Salduz in het bestuursrecht

De zaak Salduz v. Turkey (2008) betrof de 17-jarige Salduz die op 29 mei 2001 werd aangehouden op verdenking van deelname aan een demonstratie en ophangen van een verboden PKK-spandoek. Tijdens politieverhoor zonder advocaat bekende hij, maar op 1 juni 2001 zei hij bij de onderzoeksrechter dat hij een vriend bezocht en geen deel had gehad aan illegale activiteit. De onderzoeksrechter beval niettemin zijn voorlopige hechtenis. Pas daarna kreeg hij toegang tot een advocaat. Salduz werd veroordeeld tot 2,5 jaar gevangenis op basis van zijn zonder advocaat afgelegde verklaring. De grote kamer van het EHRM vond dat geen eerlijk proces zoals vereist in art. 6 EVRM, omdat bij het politieverhoor bijstand door een advocaat ontbrak.

De strafkamer van de Hoge Raad heeft dit EHRM-arrest aarzelend toegepast, hopende dat de wetgever rechtsbijstand bij het politieverhoor zou regelen, wat de wetgever niet deed totdat EU-recht daartoe noopte (EU-Richtlijnen 2012/13/EU en 2013/48/EU, die alleen over criminal proceedings gaan). Sinds 2017 is het voor verdachten in het strafprocesrecht geregeld: art. 28c(1) Sv regelt consultatiebijstand, art. 28d Sv verhoorbijstand en de art. 27c en 27ca Sv het recht om daarover geïnformeerd te worden. In april 2024 heeft de strafkamer zich ook uitgelaten over de toepassing bij kwetsbare verdachten zoals minderjarigen en geesteszieken (ECLI:NL:HR:2024:556).
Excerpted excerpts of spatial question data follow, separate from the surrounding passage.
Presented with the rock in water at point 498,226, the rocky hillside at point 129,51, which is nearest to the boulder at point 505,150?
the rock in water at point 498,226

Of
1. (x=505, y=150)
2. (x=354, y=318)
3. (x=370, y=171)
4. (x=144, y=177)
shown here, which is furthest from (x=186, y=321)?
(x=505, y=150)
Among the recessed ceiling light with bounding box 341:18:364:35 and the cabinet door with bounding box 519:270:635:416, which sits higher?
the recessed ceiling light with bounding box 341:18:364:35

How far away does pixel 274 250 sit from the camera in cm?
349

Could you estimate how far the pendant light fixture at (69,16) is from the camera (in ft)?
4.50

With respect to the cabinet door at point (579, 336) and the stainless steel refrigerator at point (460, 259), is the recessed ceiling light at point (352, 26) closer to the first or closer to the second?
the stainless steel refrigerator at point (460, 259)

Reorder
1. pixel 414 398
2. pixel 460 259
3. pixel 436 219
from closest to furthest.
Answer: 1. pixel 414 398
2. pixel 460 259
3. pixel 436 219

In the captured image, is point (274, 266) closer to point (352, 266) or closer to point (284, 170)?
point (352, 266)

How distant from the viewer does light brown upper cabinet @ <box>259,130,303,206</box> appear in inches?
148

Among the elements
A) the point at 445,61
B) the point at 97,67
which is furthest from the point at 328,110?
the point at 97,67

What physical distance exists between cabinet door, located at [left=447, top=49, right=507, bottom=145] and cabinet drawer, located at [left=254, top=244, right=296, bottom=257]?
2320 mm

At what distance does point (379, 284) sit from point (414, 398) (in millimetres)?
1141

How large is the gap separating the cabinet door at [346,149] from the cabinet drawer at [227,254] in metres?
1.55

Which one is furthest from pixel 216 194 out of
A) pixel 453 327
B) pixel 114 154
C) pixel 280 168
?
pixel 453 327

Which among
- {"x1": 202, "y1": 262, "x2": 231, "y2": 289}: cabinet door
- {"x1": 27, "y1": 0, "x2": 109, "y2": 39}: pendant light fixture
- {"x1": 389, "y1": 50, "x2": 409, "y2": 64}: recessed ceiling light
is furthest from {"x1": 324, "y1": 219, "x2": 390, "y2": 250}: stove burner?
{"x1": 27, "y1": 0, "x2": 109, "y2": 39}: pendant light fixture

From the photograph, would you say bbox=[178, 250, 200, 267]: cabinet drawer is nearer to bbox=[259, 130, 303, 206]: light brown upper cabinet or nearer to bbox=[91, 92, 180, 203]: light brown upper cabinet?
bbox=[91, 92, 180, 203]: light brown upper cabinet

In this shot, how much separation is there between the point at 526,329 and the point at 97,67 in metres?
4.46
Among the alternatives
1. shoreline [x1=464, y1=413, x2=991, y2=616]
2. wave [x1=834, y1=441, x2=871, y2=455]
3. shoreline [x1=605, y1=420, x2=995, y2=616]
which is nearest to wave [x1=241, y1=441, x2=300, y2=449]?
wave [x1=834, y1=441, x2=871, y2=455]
In het bestuursrecht is niets geregeld over een eventueel recht op bijstand bij dreigende bestuurlijke beboeting. De vraag is of Salduz ook dan geldt. Uit de EHRM-arresten Jussila v. Finland, Segame SA v. France  en Chap Ltd v. Armenia volgt immers dat de eisen die art. 6 EVRM aan een fair hearing bij een criminal charge stelt, niet noodzakelijkerwijs in hun full stringency ook gelden in zaken die geen hard core criminal law zijn, zoals tax surcharges, hoe hoog ook: de zaak Segame betrof fiscale boeten ad € 1.214.067.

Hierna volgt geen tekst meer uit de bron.